Saber Hereni of At-Tuwani stands by his house that Israeli authorities destroyed in June of 2004. Israeli authorities have destroyed numerous buildings in the village, including their mosque. 11/03/2004

The Israeli military frequently destroys and blocks the only Palestinian road that leads to At-Tuwani. This blockage impedes movement into the areas larger population centers of Karmil and Yatta.

During the night Israeli settlers burn crops in the field or stacks of crops. Three stacks of lentils like the one in the background of this picture were burnt in fields across the Israeli bypass road from the Ma'on settlement. 01/05/2005

Palestinians grazing their sheep on fields near Ma'on and Havot Ma'on. Here Israeli settlers frequently attack Palestinians. CPT and the Doves accompany shepherds in this area. 04/2005

Barley seeds coated in a rat-poison called 2-fluoroacetamide. Very low quantities of this poison can be lethal to humans and animals.In the two villages of At-Tuwani and Mufakara, as of June 9, at least 57 adult and 46 new born sheep and goats have died from effects of the poisoning.Since the first poison was discovered near Tuwani on 22 March 2005, more fields have been targeted in the same region.

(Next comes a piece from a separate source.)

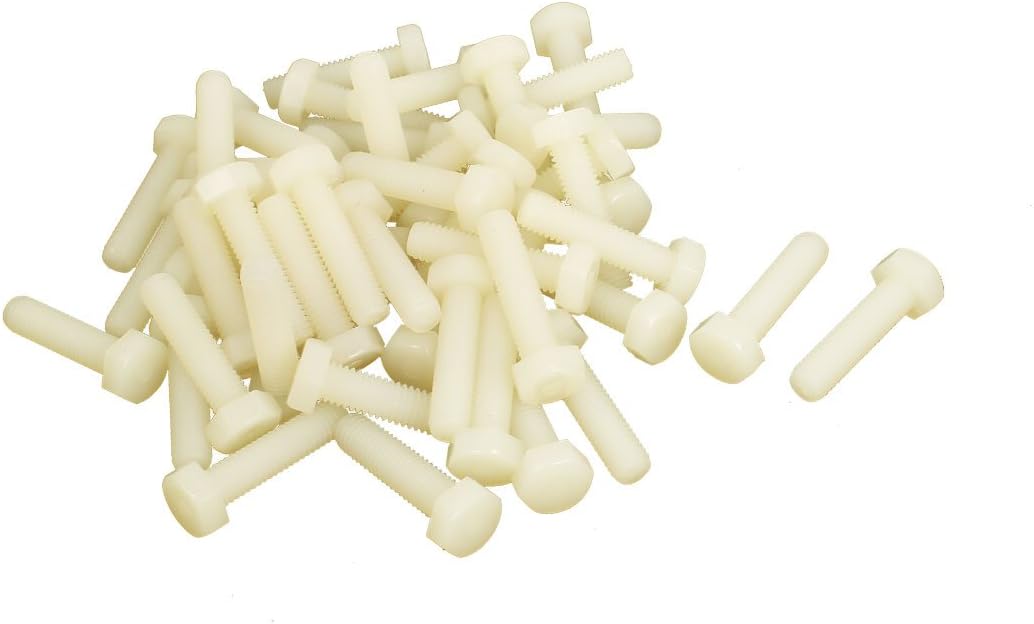 M6 x 25mm Full Thread Nylon Metric Hex Head Cap Screw Bolt 50 Pcs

Palestinian shepherds and Israeli Park Rangers remove poison from the land near Khoruba. One Dove tells a Park Ranger about the dead stork and shows him a picture of it. The Ranger refuses to take away the body of the bird and says that it would be strange for a stork to eat barley seeds. A settler on a tractor comes down from the Havat Ma'on outpost, drives in the direction of the shepherds and stops about eighty meters from them. The settler yells to them saying, "Today you eat, but tomorrow you will cry."
Israeli soldiers come to the valley where the shepherds are removing the poison and tell them to stop. Soldiers say only the residents in Mufakara and not people from At-Tuwani are allowed to stay. The soldiers arrest a seventeen-year-old boy from At-Tuwani who was standing and watching. The soldier refuses to give his name and explain the reason for the arrest. One soldier says that they will take the boy to the Israeli military base near Suseya. A military car drops the boy off on route 317 near At-Tuwani in the afternoon. The boy says two settlers and some soldiers beat him inside the military base. He says the soldiers and settlers taunted him by saying, "Where are the internationals and the members of Ta'ayush now?"